§ YOUR TASK
Render the lines of the rows below as a JSON list of strings, one string per line and no entries for blank lines. Start at the beginning of the rows and end with the line that contains "mosque, located at [0,25,180,101], small", including both ends.

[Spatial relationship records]
[START]
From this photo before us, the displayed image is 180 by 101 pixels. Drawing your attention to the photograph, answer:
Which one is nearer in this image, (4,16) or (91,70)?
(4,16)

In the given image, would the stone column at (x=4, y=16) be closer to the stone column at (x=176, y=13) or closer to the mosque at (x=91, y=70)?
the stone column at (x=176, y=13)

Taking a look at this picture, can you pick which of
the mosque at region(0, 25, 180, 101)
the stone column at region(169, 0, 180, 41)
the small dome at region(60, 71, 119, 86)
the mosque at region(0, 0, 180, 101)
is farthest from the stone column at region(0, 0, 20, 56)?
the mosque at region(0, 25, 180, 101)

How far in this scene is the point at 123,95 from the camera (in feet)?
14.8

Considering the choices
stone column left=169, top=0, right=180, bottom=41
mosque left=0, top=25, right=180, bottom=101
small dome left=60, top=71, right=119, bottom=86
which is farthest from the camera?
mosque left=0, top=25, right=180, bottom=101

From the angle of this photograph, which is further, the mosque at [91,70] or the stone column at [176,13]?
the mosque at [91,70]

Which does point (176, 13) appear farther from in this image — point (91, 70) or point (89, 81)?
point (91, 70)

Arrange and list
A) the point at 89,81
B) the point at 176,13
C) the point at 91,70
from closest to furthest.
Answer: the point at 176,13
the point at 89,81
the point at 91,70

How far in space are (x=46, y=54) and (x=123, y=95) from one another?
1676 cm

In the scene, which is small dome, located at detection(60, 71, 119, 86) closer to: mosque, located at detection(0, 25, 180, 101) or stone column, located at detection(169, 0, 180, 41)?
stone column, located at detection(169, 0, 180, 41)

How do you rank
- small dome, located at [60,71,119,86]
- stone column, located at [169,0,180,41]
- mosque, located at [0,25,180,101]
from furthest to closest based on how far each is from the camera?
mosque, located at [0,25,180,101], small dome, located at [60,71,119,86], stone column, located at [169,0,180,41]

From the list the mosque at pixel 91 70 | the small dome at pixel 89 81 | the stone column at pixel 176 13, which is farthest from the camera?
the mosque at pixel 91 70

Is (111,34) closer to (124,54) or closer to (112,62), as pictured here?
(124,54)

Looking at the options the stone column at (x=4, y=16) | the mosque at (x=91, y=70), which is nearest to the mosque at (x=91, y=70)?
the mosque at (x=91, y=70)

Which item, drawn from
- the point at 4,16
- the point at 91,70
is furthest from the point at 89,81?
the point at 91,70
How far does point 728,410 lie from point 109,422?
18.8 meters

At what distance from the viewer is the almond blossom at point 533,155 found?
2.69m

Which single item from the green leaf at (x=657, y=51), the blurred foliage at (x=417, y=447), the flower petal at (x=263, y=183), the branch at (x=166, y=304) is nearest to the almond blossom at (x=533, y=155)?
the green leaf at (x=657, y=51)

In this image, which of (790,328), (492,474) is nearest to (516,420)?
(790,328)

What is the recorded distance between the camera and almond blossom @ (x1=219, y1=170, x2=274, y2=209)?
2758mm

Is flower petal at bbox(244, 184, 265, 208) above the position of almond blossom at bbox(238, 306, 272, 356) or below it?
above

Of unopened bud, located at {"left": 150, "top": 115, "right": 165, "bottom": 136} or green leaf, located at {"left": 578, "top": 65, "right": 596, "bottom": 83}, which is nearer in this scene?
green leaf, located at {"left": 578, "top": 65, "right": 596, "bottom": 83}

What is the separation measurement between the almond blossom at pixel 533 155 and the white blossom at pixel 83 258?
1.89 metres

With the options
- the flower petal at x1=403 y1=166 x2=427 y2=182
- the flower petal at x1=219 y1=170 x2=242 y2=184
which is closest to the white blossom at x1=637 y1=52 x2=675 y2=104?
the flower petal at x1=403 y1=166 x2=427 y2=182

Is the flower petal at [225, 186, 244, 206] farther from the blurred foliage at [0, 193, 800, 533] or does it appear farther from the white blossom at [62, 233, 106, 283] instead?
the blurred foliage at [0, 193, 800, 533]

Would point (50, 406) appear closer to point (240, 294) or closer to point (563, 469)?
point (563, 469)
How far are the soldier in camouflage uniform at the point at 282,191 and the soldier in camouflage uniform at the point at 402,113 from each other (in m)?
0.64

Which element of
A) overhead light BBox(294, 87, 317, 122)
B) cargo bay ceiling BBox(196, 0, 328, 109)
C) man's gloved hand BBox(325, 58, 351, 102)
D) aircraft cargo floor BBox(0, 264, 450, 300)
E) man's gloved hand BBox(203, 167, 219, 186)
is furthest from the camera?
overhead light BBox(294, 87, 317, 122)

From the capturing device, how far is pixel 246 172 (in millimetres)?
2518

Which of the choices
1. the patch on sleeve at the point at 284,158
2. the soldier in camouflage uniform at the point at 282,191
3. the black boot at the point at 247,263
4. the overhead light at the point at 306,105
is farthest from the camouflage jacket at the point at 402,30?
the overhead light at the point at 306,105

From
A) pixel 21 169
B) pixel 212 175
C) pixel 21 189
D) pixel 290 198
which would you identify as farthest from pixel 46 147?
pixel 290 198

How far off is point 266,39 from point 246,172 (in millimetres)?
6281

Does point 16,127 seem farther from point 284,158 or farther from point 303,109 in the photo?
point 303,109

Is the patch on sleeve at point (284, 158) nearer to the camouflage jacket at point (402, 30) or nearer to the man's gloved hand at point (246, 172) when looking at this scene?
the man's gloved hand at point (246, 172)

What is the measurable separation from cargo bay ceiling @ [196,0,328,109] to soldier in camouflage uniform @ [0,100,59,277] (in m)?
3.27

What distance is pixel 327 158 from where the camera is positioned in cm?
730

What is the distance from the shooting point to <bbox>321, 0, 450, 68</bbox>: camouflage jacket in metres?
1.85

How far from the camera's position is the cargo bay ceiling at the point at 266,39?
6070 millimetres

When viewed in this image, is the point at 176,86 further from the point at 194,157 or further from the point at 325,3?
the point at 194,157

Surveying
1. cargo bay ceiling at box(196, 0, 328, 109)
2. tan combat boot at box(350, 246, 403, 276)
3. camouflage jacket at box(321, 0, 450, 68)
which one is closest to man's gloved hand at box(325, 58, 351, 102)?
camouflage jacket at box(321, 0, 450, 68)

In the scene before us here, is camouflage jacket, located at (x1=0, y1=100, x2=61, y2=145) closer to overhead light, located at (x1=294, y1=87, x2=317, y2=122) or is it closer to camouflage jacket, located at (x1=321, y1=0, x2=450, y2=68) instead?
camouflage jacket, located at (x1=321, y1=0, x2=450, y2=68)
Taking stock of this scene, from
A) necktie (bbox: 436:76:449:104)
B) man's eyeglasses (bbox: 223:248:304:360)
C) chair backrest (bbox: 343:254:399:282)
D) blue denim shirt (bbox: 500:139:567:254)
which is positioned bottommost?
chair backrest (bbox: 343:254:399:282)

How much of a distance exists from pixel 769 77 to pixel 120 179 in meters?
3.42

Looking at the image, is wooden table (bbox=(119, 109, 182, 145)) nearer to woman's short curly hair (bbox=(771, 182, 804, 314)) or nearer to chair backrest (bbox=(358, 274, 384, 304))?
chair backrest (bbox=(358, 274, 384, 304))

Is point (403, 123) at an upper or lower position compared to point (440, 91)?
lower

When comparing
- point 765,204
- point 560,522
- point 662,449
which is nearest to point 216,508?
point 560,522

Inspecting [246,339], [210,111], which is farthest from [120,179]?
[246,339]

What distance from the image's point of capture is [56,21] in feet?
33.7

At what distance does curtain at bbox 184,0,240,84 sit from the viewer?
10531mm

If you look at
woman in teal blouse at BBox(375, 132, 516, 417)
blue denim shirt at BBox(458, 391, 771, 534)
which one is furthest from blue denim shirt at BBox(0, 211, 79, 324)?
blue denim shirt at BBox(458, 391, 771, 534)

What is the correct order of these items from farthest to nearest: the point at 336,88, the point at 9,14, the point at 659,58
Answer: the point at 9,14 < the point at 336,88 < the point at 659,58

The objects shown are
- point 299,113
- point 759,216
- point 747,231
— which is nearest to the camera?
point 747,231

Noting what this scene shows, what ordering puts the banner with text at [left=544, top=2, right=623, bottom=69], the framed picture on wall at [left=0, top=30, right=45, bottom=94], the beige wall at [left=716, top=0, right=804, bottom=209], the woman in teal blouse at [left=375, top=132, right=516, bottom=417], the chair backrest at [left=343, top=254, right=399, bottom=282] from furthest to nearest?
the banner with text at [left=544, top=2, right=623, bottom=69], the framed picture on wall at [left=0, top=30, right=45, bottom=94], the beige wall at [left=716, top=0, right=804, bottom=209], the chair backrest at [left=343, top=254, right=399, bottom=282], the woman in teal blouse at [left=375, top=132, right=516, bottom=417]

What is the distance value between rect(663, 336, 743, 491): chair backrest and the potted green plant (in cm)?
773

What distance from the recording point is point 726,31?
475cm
[END]
§ FULL SOLUTION
[
  "From this photo before us, the displayed image is 180 by 101 pixels. Drawing your attention to the photograph, answer:",
  "Which one is nearer in this image, (4,16) or (91,70)?",
  "(4,16)",
  "In the given image, would the stone column at (x=4, y=16) be closer to the stone column at (x=176, y=13) or closer to the mosque at (x=91, y=70)?",
  "the stone column at (x=176, y=13)",
  "Taking a look at this picture, can you pick which of",
  "the mosque at region(0, 25, 180, 101)",
  "the stone column at region(169, 0, 180, 41)",
  "the small dome at region(60, 71, 119, 86)",
  "the mosque at region(0, 0, 180, 101)",
  "is farthest from the stone column at region(0, 0, 20, 56)?",
  "the mosque at region(0, 25, 180, 101)",
  "How far in this scene is the point at 123,95 from the camera (in feet)?",
  "14.8",
  "Considering the choices",
  "stone column left=169, top=0, right=180, bottom=41",
  "mosque left=0, top=25, right=180, bottom=101",
  "small dome left=60, top=71, right=119, bottom=86",
  "which is farthest from the camera?",
  "mosque left=0, top=25, right=180, bottom=101",
  "From the angle of this photograph, which is further, the mosque at [91,70] or the stone column at [176,13]?",
  "the mosque at [91,70]",
  "Which does point (176, 13) appear farther from in this image — point (91, 70) or point (89, 81)?",
  "point (91, 70)",
  "Arrange and list",
  "A) the point at 89,81",
  "B) the point at 176,13",
  "C) the point at 91,70",
  "from closest to furthest.",
  "Answer: the point at 176,13",
  "the point at 89,81",
  "the point at 91,70",
  "How far in space are (x=46, y=54) and (x=123, y=95) from one another?",
  "1676 cm",
  "In the scene, which is small dome, located at detection(60, 71, 119, 86) closer to: mosque, located at detection(0, 25, 180, 101) or stone column, located at detection(169, 0, 180, 41)?",
  "stone column, located at detection(169, 0, 180, 41)",
  "How do you rank",
  "- small dome, located at [60,71,119,86]",
  "- stone column, located at [169,0,180,41]",
  "- mosque, located at [0,25,180,101]",
  "from furthest to closest based on how far each is from the camera?",
  "mosque, located at [0,25,180,101], small dome, located at [60,71,119,86], stone column, located at [169,0,180,41]"
]